Son départ mettra un terme à une décennie de pouvoir pour cet homme politique progressiste, autrefois chouchou de la gauche libérale. Cela fait suite à des conflits internes au sein du propre parti politique de Trudeau et à sa perte de popularité - un retard de plus de 20 points de pourcentage par rapport au principal candidat de l'opposition. Mais il n'échappe à personne que cette démission a lieu seulement quelques semaines avant la prise de fonction de Trump - et après l’avalanche d'insultes personnelles et de menaces de tarifs douaniers punitifs contre le Canada proférés par le futur président républicain.
Le journal, The Conversation, a demandé à Patrick James, expert en relations canado-américaines et professeur émérite à l'USC Dornsife, d'expliquer pourquoi Trudeau a choisi de tirer sa révérence - et quel rôle Trump a-t-il joué dans son départ.
Pourquoi Trudeau a-t-il démissionné ?
La première chose à noter est que la démission de Trudeau n'est pas une véritable surprise pour quiconque suit la politique canadienne - la seule véritable surprise est le moment choisi.
Au fond, il s'agit d'une décision politique personnelle ; la réalité est que le parti de Trudeau était condamné à perdre aux prochaines élections - qui auront lieu avant la fin du mois d'octobre 2025.
Sauf changement radical d'ici les élections, les chances de victoire du parti libéral de Trudeau sont aussi minces qu'une épine dans le pied. L’opposition, le parti conservateur, également connu sous le nom de Tories, progresse dans les sondages de quelque 24 points.
Le leader des Tories, Pierre Poilievre, est parvenu à « adoucir » son image de droite dure qu’il renvoyait, réduisant ainsi les chances de Trudeau de gagner les votes du centre dont il avait besoin.
Mon hypothèse la plus plausible est que, face à cette défaite imminente, Trudeau pense que se retirer maintenant le protégera et favorisera son retour sur le devant de la scène politique canadienne plus tard, après une période d'inactivité.
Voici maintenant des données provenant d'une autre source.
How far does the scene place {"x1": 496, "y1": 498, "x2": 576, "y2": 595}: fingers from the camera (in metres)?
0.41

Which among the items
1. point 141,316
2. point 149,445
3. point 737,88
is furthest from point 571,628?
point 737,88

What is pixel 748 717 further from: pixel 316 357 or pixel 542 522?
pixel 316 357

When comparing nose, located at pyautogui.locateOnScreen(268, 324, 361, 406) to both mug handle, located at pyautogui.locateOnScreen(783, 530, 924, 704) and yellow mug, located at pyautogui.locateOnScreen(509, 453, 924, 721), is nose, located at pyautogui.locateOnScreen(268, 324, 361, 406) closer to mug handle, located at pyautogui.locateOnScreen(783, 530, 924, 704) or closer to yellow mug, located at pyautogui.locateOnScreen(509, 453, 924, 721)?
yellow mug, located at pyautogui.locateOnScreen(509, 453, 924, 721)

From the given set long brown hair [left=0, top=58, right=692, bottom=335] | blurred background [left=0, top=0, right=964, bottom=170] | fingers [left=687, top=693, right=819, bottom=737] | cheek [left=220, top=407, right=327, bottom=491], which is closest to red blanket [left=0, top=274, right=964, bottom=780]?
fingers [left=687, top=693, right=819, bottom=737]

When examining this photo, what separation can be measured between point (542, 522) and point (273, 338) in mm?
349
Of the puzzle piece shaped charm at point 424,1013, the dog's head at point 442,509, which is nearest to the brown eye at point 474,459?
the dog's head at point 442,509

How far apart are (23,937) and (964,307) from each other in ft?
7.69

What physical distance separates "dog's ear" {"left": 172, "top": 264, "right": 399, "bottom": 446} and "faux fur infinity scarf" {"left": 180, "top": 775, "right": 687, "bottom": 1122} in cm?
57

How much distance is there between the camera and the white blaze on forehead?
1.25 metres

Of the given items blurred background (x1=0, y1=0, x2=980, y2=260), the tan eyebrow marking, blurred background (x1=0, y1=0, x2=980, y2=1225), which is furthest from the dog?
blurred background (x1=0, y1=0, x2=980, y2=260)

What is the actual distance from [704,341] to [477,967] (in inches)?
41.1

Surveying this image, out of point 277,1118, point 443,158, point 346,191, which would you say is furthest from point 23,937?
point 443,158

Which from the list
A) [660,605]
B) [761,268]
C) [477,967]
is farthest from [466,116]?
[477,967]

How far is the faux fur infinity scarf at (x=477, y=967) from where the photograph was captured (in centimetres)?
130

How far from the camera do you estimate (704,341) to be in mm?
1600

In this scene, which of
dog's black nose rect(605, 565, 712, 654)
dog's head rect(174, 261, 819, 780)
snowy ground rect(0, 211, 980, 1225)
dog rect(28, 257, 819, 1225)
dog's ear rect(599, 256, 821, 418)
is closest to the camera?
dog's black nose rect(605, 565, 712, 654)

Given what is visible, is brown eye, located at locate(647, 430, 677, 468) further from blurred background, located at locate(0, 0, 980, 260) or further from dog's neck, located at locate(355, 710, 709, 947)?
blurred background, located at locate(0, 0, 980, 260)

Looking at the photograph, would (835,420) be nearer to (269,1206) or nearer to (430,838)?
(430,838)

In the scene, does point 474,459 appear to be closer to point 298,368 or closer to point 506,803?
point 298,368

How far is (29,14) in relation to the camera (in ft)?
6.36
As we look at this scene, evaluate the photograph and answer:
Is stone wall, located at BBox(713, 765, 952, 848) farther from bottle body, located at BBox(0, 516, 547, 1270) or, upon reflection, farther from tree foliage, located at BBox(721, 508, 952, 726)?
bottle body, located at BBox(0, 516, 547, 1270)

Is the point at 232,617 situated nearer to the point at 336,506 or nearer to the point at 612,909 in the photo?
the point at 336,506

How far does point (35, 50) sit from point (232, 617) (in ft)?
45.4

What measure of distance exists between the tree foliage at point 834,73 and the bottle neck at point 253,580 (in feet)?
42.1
Mais un tel retour est-il probable ?
Aux États-Unis, les présidents « morts » d’un point de vue politique, à savoir ceux qui ont perdu lors de leur réélection, reviennent rarement à la vie - Grover Cleveland et Donald Trump étant des exceptions - mais au Canada, le concept de la « résurrection politique » est un peu plus répandu.
En effet, cela remonte au premier Premier ministre du pays, John A. MacDonald, qui a démissionné en 1873, suite à un scandale, avant d'être réélu cinq ans plus tard. William Mackenzie King a exercé trois mandats non consécutifs en tant que premier ministre au cours de la première moitié du XXe siècle. Qui plus est, le père de Trudeau, Pierre Trudeau, est revenu au pouvoir après avoir perdu les élections de 1979 pour effectuer un quatrième et dernier mandat en 1980.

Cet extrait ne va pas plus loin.